Der Stiefvater muss nach dem gewaltsamen Tod des dreijährigen Alessio aus Lenzkirch für sechs Jahre und zwei Monate in Haft. Doch es bleibt unbegreiflich, warum das Jugendamt im Landkreis Breisgau-Hochschwarzwald den gefährdeten Jungen nicht aus der Familie geholt hat, meint Heinz Siebold.

Baden-Württemberg: Heinz Siebold (sie)

Freiburg - Sechs Jahre und zwei Monate Haft dafür, dass ein Dreijähriger roh und gefühllos totgeschlagen wurde – ist das genug Sühne? Nur im Strafmaß ist die Strafkammer des Freiburger Landgerichts unter dem Antrag der Staatsanwaltschaft geblieben. Sowohl Anklage als auch Gericht haben sich viel Mühe gegeben, sie waren sich bewusst, dass nach der Welle der Empörung über die Tat in der Region fast jedes Urteil zu Kontroversen führen würde.

 

Das Strafgericht hat seine Aufgabe gelöst und hat das abgeurteilt, was es beweisen und strafrechtlich würdigen konnte. Dass anscheinend nicht alle, von Ärzten festgestellte Verletzungen des Kindes als Folgen von Misshandlungen zweifelsfrei aufzuklären waren, mag unbefriedigend sein. Aber der Prozess lenkt erneut den Blick auf das Jugendamt des Landkreises Breisgau-Hochschwarzwald, das aus für die Öffentlichkeit unergründlichen Motiven nicht dafür gesorgt hat, dass der gefährdete Junge aus den fragilen Verhältnissen herausgeholt wurde. Aus der Obhut von zwei bekanntermaßen in der Kindheit selbst misshandelten und offenbar überforderten Erziehungsberechtigten und nur eingeschränkt zur Erziehung Fähigen.
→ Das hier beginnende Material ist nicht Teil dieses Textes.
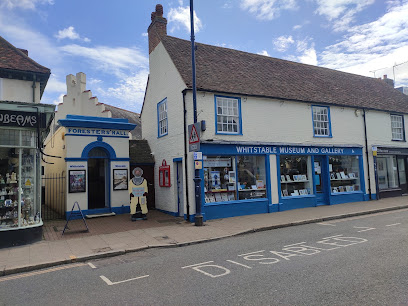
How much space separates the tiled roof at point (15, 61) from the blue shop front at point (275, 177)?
784cm

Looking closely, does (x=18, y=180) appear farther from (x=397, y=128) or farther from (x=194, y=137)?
(x=397, y=128)

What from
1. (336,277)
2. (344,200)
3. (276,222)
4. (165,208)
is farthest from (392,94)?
(336,277)

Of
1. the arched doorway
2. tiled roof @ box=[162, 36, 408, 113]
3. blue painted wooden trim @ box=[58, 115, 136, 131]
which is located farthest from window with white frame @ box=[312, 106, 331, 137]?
the arched doorway

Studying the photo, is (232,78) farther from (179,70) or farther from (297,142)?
(297,142)

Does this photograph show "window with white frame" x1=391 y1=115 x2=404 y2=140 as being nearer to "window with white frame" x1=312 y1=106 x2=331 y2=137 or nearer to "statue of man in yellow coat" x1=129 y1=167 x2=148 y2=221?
"window with white frame" x1=312 y1=106 x2=331 y2=137

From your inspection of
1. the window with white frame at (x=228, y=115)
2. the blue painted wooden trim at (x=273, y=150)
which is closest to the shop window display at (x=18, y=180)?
the blue painted wooden trim at (x=273, y=150)

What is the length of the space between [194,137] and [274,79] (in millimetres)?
6911

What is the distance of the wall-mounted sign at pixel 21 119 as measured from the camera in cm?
870

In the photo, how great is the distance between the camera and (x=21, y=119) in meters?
8.95

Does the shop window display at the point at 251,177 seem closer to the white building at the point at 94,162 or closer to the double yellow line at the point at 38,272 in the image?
the white building at the point at 94,162

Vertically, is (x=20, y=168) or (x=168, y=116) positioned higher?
(x=168, y=116)

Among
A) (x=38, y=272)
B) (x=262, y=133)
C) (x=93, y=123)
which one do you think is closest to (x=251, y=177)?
(x=262, y=133)

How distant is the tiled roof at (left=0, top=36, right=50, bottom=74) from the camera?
12398 millimetres

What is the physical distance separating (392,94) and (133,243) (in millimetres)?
19735
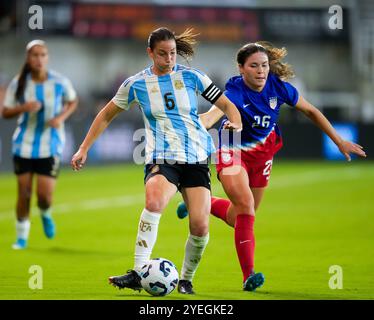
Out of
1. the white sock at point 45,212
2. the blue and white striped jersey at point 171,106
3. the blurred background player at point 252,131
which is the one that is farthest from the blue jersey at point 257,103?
the white sock at point 45,212

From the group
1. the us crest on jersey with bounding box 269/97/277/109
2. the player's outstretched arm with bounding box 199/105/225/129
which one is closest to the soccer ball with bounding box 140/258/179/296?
the player's outstretched arm with bounding box 199/105/225/129

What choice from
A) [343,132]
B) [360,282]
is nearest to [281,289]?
[360,282]

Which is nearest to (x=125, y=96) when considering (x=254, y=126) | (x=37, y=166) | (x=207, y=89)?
(x=207, y=89)

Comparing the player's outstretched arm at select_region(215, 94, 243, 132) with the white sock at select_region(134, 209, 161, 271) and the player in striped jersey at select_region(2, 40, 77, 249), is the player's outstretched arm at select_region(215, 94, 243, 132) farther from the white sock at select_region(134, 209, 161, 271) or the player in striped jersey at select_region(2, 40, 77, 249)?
the player in striped jersey at select_region(2, 40, 77, 249)

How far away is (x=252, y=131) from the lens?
8047 millimetres

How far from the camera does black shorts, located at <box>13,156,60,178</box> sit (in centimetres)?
1105

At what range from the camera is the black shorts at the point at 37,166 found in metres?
11.0

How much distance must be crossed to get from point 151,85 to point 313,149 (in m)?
20.3

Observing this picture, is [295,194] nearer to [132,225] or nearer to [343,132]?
[132,225]

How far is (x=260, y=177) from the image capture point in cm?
819

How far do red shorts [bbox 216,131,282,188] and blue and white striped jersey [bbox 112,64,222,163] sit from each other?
568 mm

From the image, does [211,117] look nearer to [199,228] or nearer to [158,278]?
[199,228]

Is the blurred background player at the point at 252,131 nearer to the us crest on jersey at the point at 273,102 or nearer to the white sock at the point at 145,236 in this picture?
the us crest on jersey at the point at 273,102

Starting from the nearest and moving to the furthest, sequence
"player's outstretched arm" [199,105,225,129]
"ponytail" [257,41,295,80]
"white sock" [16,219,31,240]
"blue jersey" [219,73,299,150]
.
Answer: "player's outstretched arm" [199,105,225,129] → "blue jersey" [219,73,299,150] → "ponytail" [257,41,295,80] → "white sock" [16,219,31,240]
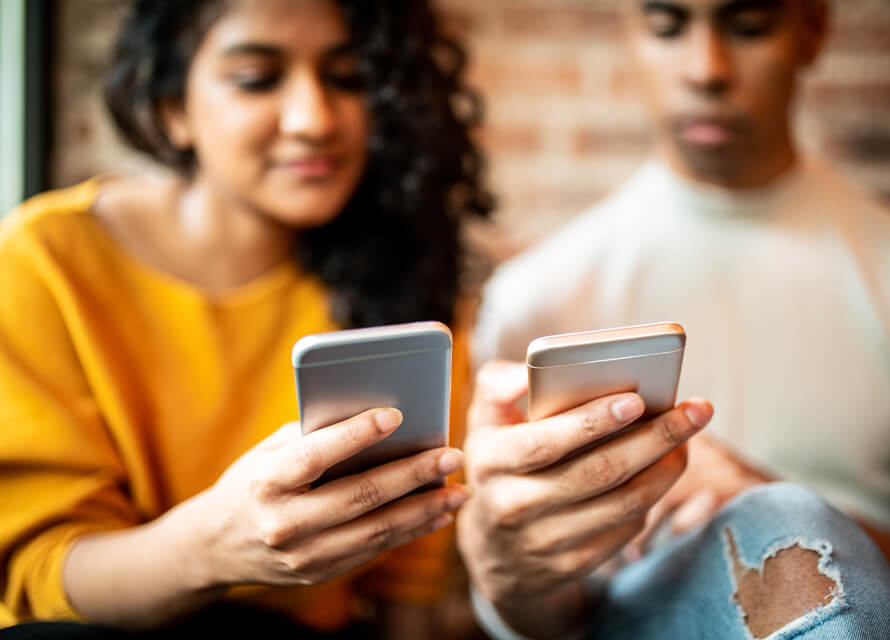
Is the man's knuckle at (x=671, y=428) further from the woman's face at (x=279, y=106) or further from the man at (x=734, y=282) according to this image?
the woman's face at (x=279, y=106)

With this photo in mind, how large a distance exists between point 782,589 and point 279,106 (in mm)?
766

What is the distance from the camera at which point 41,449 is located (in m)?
0.76

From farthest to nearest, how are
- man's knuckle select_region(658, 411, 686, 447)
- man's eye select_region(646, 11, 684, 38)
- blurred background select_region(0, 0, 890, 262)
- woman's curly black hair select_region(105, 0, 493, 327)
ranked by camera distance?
blurred background select_region(0, 0, 890, 262) → man's eye select_region(646, 11, 684, 38) → woman's curly black hair select_region(105, 0, 493, 327) → man's knuckle select_region(658, 411, 686, 447)

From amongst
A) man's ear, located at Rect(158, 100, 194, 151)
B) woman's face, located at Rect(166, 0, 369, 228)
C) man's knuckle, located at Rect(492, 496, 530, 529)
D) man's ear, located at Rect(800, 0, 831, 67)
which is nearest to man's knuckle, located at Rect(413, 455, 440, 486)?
man's knuckle, located at Rect(492, 496, 530, 529)

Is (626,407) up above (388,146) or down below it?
below

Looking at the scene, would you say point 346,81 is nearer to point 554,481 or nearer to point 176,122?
point 176,122

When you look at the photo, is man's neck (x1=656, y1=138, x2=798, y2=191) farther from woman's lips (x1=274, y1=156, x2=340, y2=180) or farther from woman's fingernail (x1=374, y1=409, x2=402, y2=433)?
woman's fingernail (x1=374, y1=409, x2=402, y2=433)

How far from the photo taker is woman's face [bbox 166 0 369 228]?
0.89 metres

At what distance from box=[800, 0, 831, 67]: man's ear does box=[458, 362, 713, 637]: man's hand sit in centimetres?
A: 81

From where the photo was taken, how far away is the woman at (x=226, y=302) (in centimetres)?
63

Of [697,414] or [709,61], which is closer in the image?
[697,414]

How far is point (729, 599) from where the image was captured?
67 cm

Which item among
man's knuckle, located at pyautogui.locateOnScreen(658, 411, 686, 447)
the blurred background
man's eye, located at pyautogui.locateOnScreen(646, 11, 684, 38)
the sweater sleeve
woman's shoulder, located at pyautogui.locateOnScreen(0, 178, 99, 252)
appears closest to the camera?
man's knuckle, located at pyautogui.locateOnScreen(658, 411, 686, 447)

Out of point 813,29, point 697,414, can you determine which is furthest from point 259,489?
point 813,29
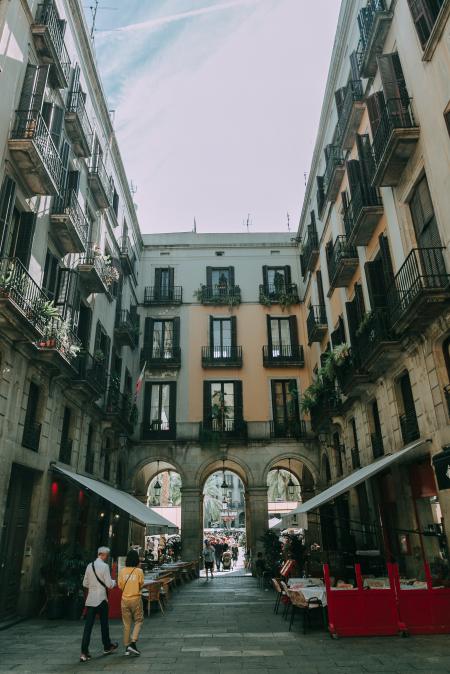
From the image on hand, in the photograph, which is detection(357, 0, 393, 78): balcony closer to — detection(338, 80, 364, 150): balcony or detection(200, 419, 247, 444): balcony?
detection(338, 80, 364, 150): balcony

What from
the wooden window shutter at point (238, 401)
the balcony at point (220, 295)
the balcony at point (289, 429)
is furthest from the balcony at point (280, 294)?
the balcony at point (289, 429)

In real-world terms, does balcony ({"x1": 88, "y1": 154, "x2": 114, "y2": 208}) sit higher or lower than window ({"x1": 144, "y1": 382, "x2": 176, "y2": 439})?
higher

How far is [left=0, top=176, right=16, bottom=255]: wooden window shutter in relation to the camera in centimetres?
1087

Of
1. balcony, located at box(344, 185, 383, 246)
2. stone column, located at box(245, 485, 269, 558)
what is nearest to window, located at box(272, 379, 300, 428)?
stone column, located at box(245, 485, 269, 558)

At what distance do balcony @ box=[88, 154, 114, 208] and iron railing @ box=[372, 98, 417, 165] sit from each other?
10.3 m

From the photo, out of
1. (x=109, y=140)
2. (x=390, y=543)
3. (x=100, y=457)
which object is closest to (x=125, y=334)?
(x=100, y=457)

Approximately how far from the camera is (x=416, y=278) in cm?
1001

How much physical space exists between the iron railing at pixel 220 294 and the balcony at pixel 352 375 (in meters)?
11.7

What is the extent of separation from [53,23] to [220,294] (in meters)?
16.0

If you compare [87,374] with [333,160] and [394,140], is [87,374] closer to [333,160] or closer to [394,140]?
[394,140]

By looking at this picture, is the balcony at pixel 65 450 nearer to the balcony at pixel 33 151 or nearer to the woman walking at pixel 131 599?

Nach eindringlichen Warnungen von etlichen Ärzten, nach zwei Behandlungen in der Uniklinik – das Amt handelte auch dann nicht, als die Kinderklinik Anzeige erstattet hat. Der Junge hätte geschützt werden müssen. Seine immer wieder aufgefallenen, auf Misshandlung deutenden Verletzungen über einen Zeitraum von zwei Jahren, die labile Konstellation des Paares und die angespannte Lage auf dem großen Bauernhof boten ausreichende Alarmzeichen für konsequentes Handeln.

Stattdessen wurde der Junge den Überforderten zurückgegeben. Die hartleibige Haltung des Landratsamtes, das von Anfang an jede Fehlentscheidung bestritten hat, ist nach dem Urteil des Landgerichtes noch fragwürdiger geworden.